═══ Supplied passage ═══
MLton / mlton

The MLton repository
http://mlton.org
Other
951 stars 126 forks source link

Factor out primitive sequences #68

Closed robsimmons closed 10 years ago

robsimmons commented 10 years ago

The numeric part of the basis build seems designed with the idea in mind that IntInf should be a perfectly reasonable default integer type. However, that means that vectors are subscripted by integers, and the goal of #60 is to make integers out of vectors. I wanted to discuss how to proceed.

I think the thing to do is to factor out the SeqIndex.int parts of the SEQUENCE signature into a PrimSequence functor and PRIM_SEQUENCE signature, and then add primitive arrays and vectors to the build sequence right after num0.sml. There's the additional problem that we don't have maxLen, geu, or gtu around already at this point; as I currently see it that may require some duplicated code.
═══ Entries provided ═══
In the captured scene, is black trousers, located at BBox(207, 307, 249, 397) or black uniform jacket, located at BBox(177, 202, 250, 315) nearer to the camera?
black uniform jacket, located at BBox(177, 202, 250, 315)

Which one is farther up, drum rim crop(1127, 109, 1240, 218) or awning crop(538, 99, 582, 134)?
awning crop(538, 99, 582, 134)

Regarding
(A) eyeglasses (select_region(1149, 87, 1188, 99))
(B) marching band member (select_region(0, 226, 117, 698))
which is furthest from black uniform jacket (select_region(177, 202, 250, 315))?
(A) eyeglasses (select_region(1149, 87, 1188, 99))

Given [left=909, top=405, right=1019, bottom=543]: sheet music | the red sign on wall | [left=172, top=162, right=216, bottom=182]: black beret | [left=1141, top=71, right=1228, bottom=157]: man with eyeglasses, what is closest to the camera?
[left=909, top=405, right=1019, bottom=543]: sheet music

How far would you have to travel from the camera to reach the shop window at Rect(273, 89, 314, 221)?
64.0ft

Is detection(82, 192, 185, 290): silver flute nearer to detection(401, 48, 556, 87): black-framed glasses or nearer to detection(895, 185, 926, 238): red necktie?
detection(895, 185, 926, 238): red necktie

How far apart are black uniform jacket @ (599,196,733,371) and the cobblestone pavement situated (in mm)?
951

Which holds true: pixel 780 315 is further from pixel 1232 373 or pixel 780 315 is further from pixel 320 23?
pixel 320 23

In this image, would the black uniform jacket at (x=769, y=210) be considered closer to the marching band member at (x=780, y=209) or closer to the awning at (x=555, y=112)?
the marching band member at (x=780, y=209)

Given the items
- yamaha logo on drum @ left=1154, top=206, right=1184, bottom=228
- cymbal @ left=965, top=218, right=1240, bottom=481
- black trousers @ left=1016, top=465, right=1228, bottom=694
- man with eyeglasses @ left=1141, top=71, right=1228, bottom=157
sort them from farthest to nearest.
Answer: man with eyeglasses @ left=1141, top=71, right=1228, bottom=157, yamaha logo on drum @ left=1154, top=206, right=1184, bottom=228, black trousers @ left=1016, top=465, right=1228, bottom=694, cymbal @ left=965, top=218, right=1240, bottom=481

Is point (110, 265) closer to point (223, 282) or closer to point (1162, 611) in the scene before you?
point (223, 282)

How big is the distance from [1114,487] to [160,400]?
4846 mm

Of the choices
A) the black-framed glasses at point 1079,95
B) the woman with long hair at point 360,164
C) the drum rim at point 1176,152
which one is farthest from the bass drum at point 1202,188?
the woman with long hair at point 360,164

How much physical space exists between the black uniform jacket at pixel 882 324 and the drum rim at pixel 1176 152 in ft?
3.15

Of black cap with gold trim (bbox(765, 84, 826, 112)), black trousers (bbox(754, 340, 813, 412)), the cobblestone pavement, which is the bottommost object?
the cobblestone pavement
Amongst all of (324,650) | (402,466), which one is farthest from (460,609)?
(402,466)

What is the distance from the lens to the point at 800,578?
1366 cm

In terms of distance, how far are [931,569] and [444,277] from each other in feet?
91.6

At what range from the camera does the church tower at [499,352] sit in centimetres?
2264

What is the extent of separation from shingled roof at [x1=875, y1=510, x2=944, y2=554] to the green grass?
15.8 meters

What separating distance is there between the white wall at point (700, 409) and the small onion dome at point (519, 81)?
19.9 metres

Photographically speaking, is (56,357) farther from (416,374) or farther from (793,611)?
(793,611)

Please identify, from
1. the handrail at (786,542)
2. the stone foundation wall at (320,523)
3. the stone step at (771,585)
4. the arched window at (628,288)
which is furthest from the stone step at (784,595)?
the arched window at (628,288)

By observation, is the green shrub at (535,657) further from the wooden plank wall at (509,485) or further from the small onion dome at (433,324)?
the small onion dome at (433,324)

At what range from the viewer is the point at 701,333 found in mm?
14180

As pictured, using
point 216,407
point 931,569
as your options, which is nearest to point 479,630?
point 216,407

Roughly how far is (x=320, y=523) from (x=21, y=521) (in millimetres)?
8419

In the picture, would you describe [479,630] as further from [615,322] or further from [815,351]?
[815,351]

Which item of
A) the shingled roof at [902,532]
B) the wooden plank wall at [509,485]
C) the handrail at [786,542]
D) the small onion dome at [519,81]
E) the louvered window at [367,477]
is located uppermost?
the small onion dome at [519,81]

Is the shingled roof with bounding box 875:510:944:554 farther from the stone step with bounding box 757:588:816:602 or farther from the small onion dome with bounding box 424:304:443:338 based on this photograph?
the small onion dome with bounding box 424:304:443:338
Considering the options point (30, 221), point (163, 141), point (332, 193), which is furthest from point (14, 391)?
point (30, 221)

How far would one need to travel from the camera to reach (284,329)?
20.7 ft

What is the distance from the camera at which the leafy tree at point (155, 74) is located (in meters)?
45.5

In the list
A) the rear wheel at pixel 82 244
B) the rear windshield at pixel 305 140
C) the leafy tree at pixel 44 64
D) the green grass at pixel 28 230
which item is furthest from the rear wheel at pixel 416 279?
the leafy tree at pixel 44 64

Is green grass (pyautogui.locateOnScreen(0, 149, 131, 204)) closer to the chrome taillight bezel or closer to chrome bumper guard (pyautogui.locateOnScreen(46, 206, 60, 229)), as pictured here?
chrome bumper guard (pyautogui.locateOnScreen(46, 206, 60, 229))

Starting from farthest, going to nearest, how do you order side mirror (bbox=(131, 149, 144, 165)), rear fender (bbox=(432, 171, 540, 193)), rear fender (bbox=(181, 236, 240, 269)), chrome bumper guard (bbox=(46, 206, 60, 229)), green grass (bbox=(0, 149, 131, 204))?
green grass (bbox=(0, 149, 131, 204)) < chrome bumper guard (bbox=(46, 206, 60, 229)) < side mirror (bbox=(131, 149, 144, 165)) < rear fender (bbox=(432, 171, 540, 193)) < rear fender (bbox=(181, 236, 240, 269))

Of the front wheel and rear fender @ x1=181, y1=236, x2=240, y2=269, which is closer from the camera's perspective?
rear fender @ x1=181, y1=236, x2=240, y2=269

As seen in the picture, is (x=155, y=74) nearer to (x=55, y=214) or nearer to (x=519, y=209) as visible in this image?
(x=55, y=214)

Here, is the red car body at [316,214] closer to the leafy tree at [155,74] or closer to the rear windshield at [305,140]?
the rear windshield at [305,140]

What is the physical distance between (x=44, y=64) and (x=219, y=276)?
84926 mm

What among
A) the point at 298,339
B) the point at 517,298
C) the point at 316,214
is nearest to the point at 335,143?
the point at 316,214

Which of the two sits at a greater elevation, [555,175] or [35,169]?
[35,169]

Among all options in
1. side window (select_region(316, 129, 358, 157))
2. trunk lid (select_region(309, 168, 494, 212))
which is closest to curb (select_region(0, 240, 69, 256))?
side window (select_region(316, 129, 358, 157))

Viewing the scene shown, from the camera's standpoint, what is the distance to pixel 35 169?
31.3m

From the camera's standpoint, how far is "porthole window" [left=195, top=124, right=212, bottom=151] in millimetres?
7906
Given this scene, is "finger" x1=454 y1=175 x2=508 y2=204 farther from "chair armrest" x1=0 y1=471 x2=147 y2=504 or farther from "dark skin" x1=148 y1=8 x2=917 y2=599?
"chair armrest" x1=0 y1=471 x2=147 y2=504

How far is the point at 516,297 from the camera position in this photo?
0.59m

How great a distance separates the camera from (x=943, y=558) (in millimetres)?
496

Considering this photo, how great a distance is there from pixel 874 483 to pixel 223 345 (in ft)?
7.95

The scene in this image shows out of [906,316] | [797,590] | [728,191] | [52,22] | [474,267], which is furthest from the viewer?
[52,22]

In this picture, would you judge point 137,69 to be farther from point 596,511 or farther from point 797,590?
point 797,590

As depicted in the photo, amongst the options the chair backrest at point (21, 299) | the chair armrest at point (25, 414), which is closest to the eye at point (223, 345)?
═══
#### Task 1
In the MLton issue post, where in the build sequence should primitive arrays and vectors be added?
#### Task 2
Using the MLton issue post, explain why the proposed change might require some duplicated code.
#### Task 3
Extend the MLton issue post from its last sentence.

#### Reply 1
Right after num0.sml.

#### Reply 2
At the point in the build where the primitive sequences would be added, maxLen, geu, and gtu aren't available yet. Because of that, the writer thinks some code may have to be duplicated.

#### Reply 3
While thinking about implementing this I noticed that a lot of sequence operations are defined in terms of slice operations (sub and unsafeSub were the two that surprised me) - is the optimizer able to factor out the apparent cost of pushing those operations through Slice?

MatthewFluet commented 10 years ago

I think a functor PrimSequence ( ... ) : PRIM_SEQUENCE sounds like a fine way to make a significant portion of the array/vector functionality available earlier. I think that you do have SeqIndex.maxInt, SeqIndex.geu and SeqIndex.gtu around after num0.sml, so you may not need any duplication.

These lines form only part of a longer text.